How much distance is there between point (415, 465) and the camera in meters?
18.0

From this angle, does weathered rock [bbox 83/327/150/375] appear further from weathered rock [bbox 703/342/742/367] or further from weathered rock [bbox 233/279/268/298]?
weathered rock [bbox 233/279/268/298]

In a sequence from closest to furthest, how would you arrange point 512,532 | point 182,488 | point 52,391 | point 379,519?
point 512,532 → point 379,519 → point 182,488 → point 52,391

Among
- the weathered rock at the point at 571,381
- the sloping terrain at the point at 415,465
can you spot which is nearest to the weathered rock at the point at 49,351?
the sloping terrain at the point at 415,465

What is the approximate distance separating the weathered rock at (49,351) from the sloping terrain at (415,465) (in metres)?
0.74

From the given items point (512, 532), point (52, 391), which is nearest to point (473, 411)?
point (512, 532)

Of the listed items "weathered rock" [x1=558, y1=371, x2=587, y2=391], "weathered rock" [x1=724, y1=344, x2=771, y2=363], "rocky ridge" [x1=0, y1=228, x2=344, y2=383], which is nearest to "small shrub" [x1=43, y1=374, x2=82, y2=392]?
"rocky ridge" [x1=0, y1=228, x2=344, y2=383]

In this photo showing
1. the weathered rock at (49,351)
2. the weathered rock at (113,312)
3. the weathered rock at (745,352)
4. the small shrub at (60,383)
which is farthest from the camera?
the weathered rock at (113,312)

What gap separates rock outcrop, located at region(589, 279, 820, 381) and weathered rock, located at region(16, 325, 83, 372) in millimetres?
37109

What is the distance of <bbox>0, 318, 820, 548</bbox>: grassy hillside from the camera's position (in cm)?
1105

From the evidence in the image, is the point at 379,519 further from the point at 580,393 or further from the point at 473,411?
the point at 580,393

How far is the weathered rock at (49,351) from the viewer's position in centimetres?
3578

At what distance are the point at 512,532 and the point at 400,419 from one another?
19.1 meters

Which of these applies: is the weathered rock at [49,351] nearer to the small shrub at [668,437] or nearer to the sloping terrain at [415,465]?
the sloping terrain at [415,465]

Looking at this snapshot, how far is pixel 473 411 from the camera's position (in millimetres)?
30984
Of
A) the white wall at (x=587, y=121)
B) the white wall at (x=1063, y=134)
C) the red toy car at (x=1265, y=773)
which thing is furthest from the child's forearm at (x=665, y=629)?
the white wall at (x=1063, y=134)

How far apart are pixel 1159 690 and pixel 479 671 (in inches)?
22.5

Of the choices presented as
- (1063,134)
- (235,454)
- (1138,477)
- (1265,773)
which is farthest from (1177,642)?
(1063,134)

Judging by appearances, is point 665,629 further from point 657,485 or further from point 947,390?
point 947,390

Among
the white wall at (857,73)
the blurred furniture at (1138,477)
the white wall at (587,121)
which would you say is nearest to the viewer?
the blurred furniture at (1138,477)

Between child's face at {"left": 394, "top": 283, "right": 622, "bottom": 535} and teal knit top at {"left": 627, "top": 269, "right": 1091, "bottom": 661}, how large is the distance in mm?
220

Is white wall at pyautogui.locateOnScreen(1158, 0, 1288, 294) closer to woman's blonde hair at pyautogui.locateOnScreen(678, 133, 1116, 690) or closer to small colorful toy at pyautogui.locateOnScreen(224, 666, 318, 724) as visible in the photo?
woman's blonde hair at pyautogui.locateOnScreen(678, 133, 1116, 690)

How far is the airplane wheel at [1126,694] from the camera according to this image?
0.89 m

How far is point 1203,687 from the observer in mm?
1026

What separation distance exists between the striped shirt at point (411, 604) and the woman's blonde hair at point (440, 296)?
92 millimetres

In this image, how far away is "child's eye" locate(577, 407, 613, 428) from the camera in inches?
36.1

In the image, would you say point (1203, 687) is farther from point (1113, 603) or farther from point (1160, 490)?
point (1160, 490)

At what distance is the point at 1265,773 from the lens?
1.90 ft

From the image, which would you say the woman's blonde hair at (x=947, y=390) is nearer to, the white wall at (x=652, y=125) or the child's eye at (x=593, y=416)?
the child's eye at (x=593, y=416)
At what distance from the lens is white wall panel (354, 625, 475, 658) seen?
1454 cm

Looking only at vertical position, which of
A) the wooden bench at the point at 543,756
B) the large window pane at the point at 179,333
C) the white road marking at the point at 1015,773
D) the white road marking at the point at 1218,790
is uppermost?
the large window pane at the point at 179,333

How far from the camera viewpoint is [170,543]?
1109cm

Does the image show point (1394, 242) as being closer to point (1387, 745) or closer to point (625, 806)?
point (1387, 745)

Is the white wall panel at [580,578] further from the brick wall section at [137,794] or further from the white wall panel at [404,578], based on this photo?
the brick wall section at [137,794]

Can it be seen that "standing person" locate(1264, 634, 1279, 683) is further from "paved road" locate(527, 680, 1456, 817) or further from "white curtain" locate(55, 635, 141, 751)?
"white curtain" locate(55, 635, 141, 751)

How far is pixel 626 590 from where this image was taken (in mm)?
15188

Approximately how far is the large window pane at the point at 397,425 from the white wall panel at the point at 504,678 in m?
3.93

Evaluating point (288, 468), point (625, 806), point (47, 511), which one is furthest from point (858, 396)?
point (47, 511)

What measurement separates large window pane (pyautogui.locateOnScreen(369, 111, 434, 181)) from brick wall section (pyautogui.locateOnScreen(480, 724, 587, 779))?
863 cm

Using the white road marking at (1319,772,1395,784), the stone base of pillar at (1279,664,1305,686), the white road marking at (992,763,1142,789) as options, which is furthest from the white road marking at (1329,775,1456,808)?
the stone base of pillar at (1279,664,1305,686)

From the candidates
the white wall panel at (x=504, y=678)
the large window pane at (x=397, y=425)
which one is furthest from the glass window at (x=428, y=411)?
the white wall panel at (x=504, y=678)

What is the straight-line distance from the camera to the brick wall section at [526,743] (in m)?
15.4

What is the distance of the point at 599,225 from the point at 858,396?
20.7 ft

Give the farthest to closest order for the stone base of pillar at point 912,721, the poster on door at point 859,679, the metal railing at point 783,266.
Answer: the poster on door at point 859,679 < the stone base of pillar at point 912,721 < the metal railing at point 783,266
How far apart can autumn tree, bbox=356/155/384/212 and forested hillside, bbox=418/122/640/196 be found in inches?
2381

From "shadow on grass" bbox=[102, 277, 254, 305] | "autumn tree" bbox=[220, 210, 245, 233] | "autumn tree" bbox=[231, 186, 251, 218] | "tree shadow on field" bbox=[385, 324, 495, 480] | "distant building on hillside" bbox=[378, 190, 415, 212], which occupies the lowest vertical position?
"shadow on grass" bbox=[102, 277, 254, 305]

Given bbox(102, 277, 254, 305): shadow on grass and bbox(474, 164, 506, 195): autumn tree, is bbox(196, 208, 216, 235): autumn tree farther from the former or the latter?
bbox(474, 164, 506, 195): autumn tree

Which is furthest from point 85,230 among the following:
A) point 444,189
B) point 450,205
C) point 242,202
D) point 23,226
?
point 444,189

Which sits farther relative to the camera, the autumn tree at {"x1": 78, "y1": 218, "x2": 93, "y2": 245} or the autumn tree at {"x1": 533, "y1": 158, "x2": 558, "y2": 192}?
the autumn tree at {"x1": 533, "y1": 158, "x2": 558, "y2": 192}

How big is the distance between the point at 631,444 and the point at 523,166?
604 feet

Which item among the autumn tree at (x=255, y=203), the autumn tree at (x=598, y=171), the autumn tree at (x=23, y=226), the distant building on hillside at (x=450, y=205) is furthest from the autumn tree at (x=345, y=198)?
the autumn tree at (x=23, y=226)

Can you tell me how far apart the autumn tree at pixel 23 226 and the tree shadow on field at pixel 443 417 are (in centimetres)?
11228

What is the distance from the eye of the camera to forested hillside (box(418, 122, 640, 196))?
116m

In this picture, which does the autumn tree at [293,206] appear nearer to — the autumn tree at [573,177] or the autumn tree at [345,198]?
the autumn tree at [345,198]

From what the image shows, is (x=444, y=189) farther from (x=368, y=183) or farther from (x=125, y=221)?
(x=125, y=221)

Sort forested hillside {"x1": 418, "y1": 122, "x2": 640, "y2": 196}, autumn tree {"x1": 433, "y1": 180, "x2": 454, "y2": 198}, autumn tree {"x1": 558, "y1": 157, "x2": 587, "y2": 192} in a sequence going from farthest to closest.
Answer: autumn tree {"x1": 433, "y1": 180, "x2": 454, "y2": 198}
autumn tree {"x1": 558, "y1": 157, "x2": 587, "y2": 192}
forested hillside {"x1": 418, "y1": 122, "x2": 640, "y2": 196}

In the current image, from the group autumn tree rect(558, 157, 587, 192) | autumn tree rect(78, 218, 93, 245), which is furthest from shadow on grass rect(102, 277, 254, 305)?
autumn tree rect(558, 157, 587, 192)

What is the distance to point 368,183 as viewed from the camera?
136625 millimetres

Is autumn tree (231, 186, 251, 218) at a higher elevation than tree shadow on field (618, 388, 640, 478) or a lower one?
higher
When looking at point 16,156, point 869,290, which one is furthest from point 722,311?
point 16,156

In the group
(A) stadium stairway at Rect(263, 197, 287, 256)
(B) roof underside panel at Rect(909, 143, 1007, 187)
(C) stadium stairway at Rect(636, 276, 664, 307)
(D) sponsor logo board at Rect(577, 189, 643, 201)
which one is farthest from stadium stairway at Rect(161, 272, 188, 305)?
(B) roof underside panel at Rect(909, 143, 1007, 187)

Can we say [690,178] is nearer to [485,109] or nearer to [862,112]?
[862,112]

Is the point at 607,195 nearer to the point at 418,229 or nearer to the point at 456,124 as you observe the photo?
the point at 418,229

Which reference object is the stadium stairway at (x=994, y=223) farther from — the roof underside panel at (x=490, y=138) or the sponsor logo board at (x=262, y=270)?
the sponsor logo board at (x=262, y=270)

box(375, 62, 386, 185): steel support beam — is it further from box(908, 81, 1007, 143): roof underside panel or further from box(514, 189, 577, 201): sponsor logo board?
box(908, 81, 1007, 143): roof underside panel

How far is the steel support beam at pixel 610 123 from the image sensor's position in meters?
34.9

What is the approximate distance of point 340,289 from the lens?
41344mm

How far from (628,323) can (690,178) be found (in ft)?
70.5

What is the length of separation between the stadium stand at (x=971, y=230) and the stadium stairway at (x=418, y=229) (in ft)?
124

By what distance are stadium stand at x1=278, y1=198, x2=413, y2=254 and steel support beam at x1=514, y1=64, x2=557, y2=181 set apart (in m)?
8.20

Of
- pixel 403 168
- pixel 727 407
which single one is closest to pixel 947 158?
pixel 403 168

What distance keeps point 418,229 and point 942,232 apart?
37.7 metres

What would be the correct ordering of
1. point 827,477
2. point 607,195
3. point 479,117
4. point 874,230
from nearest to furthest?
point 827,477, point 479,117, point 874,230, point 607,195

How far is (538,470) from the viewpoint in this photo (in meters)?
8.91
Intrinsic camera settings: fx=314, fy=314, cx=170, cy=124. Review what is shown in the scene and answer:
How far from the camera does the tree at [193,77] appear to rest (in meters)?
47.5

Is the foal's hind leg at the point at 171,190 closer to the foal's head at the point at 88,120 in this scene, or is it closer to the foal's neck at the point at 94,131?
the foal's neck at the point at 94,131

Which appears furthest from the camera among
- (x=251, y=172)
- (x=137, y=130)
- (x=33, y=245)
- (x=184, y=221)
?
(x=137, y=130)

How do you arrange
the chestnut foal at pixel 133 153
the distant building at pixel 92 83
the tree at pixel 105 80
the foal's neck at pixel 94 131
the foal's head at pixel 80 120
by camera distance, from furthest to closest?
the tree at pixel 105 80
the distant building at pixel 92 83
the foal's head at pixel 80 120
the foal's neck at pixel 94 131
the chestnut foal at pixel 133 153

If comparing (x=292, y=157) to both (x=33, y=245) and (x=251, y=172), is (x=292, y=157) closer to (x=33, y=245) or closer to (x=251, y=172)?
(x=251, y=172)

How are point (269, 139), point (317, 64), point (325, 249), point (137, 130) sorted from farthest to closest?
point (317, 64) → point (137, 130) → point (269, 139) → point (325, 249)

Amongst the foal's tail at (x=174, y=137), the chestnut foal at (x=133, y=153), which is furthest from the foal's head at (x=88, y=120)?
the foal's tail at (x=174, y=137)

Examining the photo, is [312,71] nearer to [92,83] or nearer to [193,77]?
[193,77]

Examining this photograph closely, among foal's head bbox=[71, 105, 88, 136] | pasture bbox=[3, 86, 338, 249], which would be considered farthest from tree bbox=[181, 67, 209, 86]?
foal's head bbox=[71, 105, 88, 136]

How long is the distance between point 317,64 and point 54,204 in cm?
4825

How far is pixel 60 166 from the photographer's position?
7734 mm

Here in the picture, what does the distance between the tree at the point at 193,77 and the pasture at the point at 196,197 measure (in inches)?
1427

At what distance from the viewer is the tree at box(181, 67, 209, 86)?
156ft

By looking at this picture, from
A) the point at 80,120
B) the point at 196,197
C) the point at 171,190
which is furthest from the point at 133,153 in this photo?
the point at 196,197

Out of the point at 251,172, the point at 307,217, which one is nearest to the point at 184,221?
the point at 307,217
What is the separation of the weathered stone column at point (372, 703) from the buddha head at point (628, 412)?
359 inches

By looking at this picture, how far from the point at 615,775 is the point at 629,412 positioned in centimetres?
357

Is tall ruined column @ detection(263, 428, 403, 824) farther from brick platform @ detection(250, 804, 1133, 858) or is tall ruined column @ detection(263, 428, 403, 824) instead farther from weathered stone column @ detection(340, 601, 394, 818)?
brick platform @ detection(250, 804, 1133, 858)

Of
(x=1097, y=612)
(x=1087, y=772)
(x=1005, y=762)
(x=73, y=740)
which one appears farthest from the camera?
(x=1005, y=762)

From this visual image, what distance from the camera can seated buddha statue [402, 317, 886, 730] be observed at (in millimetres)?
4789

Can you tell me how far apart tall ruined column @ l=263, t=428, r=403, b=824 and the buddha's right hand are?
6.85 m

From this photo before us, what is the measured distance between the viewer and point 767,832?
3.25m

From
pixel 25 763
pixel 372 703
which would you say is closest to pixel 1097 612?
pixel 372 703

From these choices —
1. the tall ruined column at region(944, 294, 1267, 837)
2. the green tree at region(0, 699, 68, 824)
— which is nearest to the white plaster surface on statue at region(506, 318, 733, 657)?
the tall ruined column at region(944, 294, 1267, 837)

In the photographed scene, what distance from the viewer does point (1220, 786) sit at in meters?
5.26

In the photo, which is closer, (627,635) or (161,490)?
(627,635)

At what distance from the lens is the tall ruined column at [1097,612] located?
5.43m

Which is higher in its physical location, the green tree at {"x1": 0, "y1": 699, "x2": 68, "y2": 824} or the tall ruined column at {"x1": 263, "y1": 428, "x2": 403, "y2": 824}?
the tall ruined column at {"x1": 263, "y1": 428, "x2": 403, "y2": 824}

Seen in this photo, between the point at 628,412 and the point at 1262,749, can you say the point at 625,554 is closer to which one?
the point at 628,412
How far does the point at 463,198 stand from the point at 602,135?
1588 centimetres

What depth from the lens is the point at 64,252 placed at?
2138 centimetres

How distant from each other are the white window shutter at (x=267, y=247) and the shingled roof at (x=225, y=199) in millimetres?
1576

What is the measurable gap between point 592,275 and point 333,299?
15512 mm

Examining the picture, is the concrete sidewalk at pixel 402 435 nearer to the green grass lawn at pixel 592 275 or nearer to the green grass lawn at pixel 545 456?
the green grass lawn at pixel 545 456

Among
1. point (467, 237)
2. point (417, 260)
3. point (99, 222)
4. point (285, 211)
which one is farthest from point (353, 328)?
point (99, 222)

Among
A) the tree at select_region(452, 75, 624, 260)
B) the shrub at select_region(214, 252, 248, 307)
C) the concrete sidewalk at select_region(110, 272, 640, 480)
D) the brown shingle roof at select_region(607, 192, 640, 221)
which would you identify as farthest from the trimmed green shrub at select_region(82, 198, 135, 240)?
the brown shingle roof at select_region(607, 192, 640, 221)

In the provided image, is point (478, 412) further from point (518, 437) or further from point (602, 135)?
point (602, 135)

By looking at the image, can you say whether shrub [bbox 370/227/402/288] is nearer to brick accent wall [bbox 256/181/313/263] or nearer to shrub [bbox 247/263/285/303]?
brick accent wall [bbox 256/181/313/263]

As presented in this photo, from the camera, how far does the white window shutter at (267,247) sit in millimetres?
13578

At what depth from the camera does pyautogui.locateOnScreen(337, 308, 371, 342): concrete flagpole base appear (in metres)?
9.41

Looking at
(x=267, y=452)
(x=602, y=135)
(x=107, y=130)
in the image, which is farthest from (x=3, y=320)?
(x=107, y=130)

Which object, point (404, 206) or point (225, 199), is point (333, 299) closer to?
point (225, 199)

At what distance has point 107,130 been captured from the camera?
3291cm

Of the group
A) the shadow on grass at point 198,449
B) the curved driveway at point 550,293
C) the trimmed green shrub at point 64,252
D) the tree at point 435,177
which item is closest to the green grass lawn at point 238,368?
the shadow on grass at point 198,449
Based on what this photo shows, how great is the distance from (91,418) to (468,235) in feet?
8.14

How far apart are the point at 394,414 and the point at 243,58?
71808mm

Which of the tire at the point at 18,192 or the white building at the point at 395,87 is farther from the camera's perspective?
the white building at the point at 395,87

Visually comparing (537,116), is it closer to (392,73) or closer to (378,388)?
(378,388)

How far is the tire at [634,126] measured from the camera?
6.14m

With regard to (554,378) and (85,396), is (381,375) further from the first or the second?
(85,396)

════════════════════

_Exercise description:_
Set down nothing but the lines from the one with "Which object, point" through the end of the records, keeping each line exactly as written and including both ends.

_Exercise solution:_
Which object, point (404, 206) or point (225, 199), is point (333, 299) closer to?
point (225, 199)

At what distance has point 107,130 been captured from the camera?
3291cm

Of the group
A) the shadow on grass at point 198,449
B) the curved driveway at point 550,293
C) the trimmed green shrub at point 64,252
D) the tree at point 435,177
which item is closest to the green grass lawn at point 238,368?
the shadow on grass at point 198,449
Based on what this photo shows, how great is the distance from (91,418) to (468,235) in feet?
8.14

How far apart are the point at 394,414 and the point at 243,58?
71808mm

Which of the tire at the point at 18,192 or the white building at the point at 395,87 is farther from the camera's perspective?
the white building at the point at 395,87

Visually comparing (537,116), is it closer to (392,73) or closer to (378,388)?
(378,388)

How far is the tire at [634,126] measured from the camera?
6.14m

With regard to (554,378) and (85,396), is (381,375) further from the first or the second?
(85,396)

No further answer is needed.